Crow historian and elder Joseph Medicine Crow, in We, The People: Of Earth and Elders—Volume II, describes the Crow migrations this way:

“Way back in the 1500s, what might be called our ancestral tribe, lived east of the Mississippi in a land of forests and lakes, possibly present day Wisconsin. They began migrating westward around 1580 until they crossed the Mississippi to follow the buffalo. As far as the Crows are concerned, they separated from this main band in about 1600-1625.”

According to one oral tradition, there was a buffalo hunt at which the wives of two of the chiefs argued over the upper stomach of one of the cows. There was a scuffle and one of the women was killed. This escalated into a skirmish between the two bands led by the chiefs, and several more people were killed. As a result, one band left the Missouri and migrated to the Rocky Mountains. The band that followed along the rivers and streams came to be known as the River Crow (They Travel Along the Riverbanks) and the other band became known as the Mountain Crow. The Mountain Crow later divided and the Kicked-in-the-Bellies appeared.

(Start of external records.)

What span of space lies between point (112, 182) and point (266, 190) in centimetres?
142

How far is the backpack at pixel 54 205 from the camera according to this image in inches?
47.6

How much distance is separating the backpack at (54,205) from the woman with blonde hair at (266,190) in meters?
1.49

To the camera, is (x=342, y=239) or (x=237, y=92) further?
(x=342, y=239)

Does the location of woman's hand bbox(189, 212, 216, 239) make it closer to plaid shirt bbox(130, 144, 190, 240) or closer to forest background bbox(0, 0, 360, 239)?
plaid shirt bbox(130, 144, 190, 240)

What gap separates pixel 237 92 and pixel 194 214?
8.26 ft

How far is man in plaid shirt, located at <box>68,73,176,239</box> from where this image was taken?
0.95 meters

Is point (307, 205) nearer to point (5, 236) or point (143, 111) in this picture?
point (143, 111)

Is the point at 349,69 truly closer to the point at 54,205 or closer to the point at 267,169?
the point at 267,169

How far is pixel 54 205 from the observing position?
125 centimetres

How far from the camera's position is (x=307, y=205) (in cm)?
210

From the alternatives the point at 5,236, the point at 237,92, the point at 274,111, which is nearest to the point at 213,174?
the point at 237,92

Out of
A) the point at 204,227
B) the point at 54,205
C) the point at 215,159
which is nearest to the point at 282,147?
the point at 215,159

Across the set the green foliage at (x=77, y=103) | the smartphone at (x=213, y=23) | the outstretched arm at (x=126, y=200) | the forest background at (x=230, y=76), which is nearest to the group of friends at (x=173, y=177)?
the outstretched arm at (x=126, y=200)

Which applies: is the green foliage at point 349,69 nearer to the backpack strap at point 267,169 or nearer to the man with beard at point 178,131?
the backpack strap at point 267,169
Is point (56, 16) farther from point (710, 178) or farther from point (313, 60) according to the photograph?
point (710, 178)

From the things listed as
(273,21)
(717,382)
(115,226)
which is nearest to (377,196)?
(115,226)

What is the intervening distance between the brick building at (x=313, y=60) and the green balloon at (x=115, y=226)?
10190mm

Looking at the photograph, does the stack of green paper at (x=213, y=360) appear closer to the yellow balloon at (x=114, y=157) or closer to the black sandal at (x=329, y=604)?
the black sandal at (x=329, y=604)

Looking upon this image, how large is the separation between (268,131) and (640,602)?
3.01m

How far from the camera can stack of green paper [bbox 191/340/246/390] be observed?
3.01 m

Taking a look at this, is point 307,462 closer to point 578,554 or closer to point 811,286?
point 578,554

Another oral tradition tells that at one time there was a wandering tribe under the leadership of two brothers: No Intestines and Red Scout. At what is now called Devil’s Lake, they did a vision quest together. During the vision, No Intestines was told to search for the seeds of the sacred tobacco and Red Scout was told to settle on the banks of the Missouri River and grow corn. No Intestines led his people to many parts of the Great Plains in search of the sacred tobacco seeds.

The oral tradition tells of the Great Salt Lake, the geothermal features of Yellowstone National Park, of the Arkansas River in Oklahoma, and of the plains of Alberta, Canada. Finally, at Cloud Peak, the highest crest in the Bighorn Range, No Intestines received another vision and thus the Crow made their home in Montana and Wyoming with the Bighorn Mountains as their heartland.

The oral traditions also tell of another group of Crow—Bilápiiuutche, Beaver Dries Its Fur—which became lost during the journey. Several explanations are offered for the fate of this group. Some feel that it split in Canada and remained there. Others say it turned east and ended up at Lake Michigan. Still others feel that Beaver Dries Its Fur became a part of the Kiowa who were closely associated with the Crow.

Joe Medicine Crow

      Joseph Medicine Crow was born on October 27, 1913 on the Crow Reservation near Lodge Grass, Montana. His father was Leo Medicine Crow and his mother was Amy Yellowtail.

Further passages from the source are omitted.